The film was released in 1961, while shown at various film festivals internationally. All-night marathons of the film were occasionally shown in Japan; screenings with Tatsuya Nakadai in attendance typically sold out. In 1999, Image Entertainment released A Soldier’s Prayer (as well as the rest of the trilogy) on region 0 DVDs. These discs were noted for their poor image quality, cropped aspect ratio, lacklustre sound, paraphrased English subtitle translation, and absence of extras. On 08 September 2009, The Criterion Collection released the film (again with the rest of the trilogy) with a brand new restoration, improved translation, a bonus disc with interviews, and a 12-page supplementary booklet. Arrow Video released a dual-format (Blu-ray and DVD) edition of the film and the rest of the trilogy in September 2016. The six-disc set includes an introduction and select scene commentary by film critic Philip Kemp, theatrical trailers, and a booklet with a new writing by David Desser.

The film has been considered the best of the trilogy by critics.

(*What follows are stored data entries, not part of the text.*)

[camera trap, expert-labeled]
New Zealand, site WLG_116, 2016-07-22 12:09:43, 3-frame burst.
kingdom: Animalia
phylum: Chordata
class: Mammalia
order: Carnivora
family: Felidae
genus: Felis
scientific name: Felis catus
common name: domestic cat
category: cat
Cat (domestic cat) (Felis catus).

The Human Condition Series

Production & Filming Details

  • Director(s):
    • Masaki Kobayashi.
  • Producer(s):
    • Shigeru Wakatsuki (all parts).
    • Masaki Kobayashi (II and III only).
  • Writer(s):
    • Masaki Kobayashi (all parts).
    • Zenzo Matsuyama (all parts).
    • Koichi Inagaki (III only).
  • Music:
    • Chuji Kinoshita.
  • Cinematography:
    • Yoshio Miyajima.
  • Editor(s):
    • Keiichi Uraoka.
  • Production:
    • Ninjin Club.
  • Distributor(s):
    • Shochiku.
  • Release Date:
    • Part 01: 15 January 1959.
    • Part 02: 20 November 1959.
    • Part 03: 28 January 1961.
  • Rating: 18.
  • Running Time:
    • All Parts: 579 minutes.
    • Part 01: 208 minutes.
    • Part 02: 181 minutes.
    • Part 03: 190 minutes.
  • Country: Japan.
  • Language: Japanese, Mandarin, and Russian.